ЦЕЛЬ ЗАДАНИЯ 1 → Перепечатайте без изменений строки записей от самого их начала до строки с "Returning a JSON", включая обе границы.

----- ОТРЫВОК -----

И прежде чем мы двинемся дальше, позвольте мне ответить на вопрос, заданный мною раньше, на странице 123. Очень просто. Они — совсем как я — давно уж… близки к тебе. Вот. По-моему, я все объяснил.

ДА, И НЕ ЗАБУДЬТЕ О НАФАНЕ-ПРОРОКЕ!

Хорошо. А куда же подевались Бах с Генделем? Ну, если честно, оба по-прежнему царствуют. Бах пишет такие вещи, как «Страсти по Иоанну» и «Страсти по Матфею» — о них я еще скажу, — а Гендель, ну что Гендель? Гендель сочиняет оперу «Роделинда» (давшую нам роскошную арию «Dove sei»[*]), а также «Священника Садока» (не забудьте о Нафане-пророке — про него я тоже еще скажу). Каждый из них — это подобие отдельной ноги… колосса композиции, стоящего, расставив… опять-таки, ноги… над гаванью, которая… ну, в общем, над музыкой. Так сказать. Я понимаю, над этим предложением придется еще поработать. Да, но к чему, как говаривали в 70-х, клонится музыка? К чему клонится все вообще? К чему оно все идет? Собственно говоря, оно идет, в общем и целом, туда же, куда и все прочие, — совершает Большое Турне. Давайте я попробую все объяснить — пока вы не приставили ко мне санитаров.

Я вот что имел в виду. Представьте себе, что вы — музыка как таковая, хорошо? Так вот, за спиной у вас… дом — сиречь церковная музыка. Как и всякий дом, он неизменно стоит на одном месте, но только теперь… в общем, в нем теперь никто не живет. Все ушли в оперу, а опера миновала первый вершинный пик своего развития, и теперь она на спаде. Она еще возьмет свое, однако этого придется ждать не один год. Пока же наш царь — музыка инструментальная, а царство ее — Италия.

Первыми в инструментальной музыке появились увертюры — оркестр играл как один человек. Потом он разделился — две части одного и того же оркестра, примерно как две команды, играли друг против друга. Такое «двухкомандное» образование называлось концертом. Затем одна группа сократилась в размерах. И теперь небольшая группа солистов играла против всего остального оркестра — получился «кончерто гроссо», или большой концерт.

Попробуем взглянуть на это так. Представьте, что каждый  — это музыкант в составе оркестра.

В случае увертюры оркестр выглядит следующим образом:


Все играют вместе, понимаете?

----- ДАННЫЕ ЗАПИСИ -----

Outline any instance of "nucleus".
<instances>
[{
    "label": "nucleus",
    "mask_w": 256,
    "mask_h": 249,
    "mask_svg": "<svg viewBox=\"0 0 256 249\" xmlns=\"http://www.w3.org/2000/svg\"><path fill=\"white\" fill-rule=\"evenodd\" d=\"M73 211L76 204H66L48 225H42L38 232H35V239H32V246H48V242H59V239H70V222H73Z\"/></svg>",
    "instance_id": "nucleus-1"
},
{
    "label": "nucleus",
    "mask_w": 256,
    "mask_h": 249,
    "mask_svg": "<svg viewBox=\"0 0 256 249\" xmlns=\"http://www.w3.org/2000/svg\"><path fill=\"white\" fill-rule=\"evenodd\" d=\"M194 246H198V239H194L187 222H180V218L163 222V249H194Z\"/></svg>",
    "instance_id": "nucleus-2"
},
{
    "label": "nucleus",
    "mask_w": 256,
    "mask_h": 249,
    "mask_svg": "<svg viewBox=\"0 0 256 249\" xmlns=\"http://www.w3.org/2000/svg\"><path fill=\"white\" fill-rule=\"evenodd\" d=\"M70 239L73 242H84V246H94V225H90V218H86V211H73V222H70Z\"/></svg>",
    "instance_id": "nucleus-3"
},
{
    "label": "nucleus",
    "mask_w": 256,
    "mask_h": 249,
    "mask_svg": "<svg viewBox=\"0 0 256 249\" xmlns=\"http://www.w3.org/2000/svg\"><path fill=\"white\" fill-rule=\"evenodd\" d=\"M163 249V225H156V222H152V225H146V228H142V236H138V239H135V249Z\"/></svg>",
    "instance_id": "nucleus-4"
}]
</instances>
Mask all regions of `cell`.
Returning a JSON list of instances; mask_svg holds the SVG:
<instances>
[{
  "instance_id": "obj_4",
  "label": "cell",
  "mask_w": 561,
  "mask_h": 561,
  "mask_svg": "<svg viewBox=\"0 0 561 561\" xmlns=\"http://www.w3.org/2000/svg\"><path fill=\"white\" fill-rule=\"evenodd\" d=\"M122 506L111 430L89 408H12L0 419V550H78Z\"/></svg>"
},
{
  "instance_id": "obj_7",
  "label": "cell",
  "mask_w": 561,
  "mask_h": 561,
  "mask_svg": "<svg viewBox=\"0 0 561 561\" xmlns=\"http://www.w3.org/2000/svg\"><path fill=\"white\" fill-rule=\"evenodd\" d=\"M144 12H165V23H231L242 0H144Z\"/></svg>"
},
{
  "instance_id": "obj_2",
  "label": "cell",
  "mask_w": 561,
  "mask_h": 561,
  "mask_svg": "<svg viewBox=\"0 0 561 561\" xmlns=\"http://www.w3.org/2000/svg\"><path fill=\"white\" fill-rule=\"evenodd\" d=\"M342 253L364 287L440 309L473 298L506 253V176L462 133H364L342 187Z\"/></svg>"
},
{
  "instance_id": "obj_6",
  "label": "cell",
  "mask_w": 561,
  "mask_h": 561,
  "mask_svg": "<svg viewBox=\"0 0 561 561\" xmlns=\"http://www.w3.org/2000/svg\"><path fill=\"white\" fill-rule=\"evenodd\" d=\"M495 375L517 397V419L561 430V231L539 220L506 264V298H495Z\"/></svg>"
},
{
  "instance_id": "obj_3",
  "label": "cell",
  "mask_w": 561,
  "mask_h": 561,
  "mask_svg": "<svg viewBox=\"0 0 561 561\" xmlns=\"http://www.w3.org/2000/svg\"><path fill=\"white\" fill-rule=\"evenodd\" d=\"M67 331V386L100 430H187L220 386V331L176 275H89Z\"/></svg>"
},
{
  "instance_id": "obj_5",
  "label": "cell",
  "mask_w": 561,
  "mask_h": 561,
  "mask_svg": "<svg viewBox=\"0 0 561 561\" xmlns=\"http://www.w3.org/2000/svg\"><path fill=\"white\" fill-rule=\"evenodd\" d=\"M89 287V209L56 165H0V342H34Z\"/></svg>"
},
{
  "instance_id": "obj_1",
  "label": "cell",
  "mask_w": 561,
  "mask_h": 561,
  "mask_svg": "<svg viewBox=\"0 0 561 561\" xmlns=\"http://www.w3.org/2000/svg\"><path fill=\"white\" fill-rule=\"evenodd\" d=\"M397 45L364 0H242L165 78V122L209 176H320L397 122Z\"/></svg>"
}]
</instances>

-----

ЦЕЛЬ ЗАДАНИЯ 2 → Какая страна в отрывке названа царством инструментальной музыки?

ОТВЕТ НА ЗАДАНИЕ 1 →
Outline any instance of "nucleus".
<instances>
[{
    "label": "nucleus",
    "mask_w": 256,
    "mask_h": 249,
    "mask_svg": "<svg viewBox=\"0 0 256 249\" xmlns=\"http://www.w3.org/2000/svg\"><path fill=\"white\" fill-rule=\"evenodd\" d=\"M73 211L76 204H66L48 225H42L38 232H35V239H32V246H48V242H59V239H70V222H73Z\"/></svg>",
    "instance_id": "nucleus-1"
},
{
    "label": "nucleus",
    "mask_w": 256,
    "mask_h": 249,
    "mask_svg": "<svg viewBox=\"0 0 256 249\" xmlns=\"http://www.w3.org/2000/svg\"><path fill=\"white\" fill-rule=\"evenodd\" d=\"M194 246H198V239H194L187 222H180V218L163 222V249H194Z\"/></svg>",
    "instance_id": "nucleus-2"
},
{
    "label": "nucleus",
    "mask_w": 256,
    "mask_h": 249,
    "mask_svg": "<svg viewBox=\"0 0 256 249\" xmlns=\"http://www.w3.org/2000/svg\"><path fill=\"white\" fill-rule=\"evenodd\" d=\"M70 239L73 242H84V246H94V225H90V218H86V211H73V222H70Z\"/></svg>",
    "instance_id": "nucleus-3"
},
{
    "label": "nucleus",
    "mask_w": 256,
    "mask_h": 249,
    "mask_svg": "<svg viewBox=\"0 0 256 249\" xmlns=\"http://www.w3.org/2000/svg\"><path fill=\"white\" fill-rule=\"evenodd\" d=\"M163 249V225H156V222H152V225H146V228H142V236H138V239H135V249Z\"/></svg>",
    "instance_id": "nucleus-4"
}]
</instances>
Mask all regions of `cell`.
Returning a JSON list of instances; mask_svg holds the SVG:

ОТВЕТ НА ЗАДАНИЕ 2 → Италия.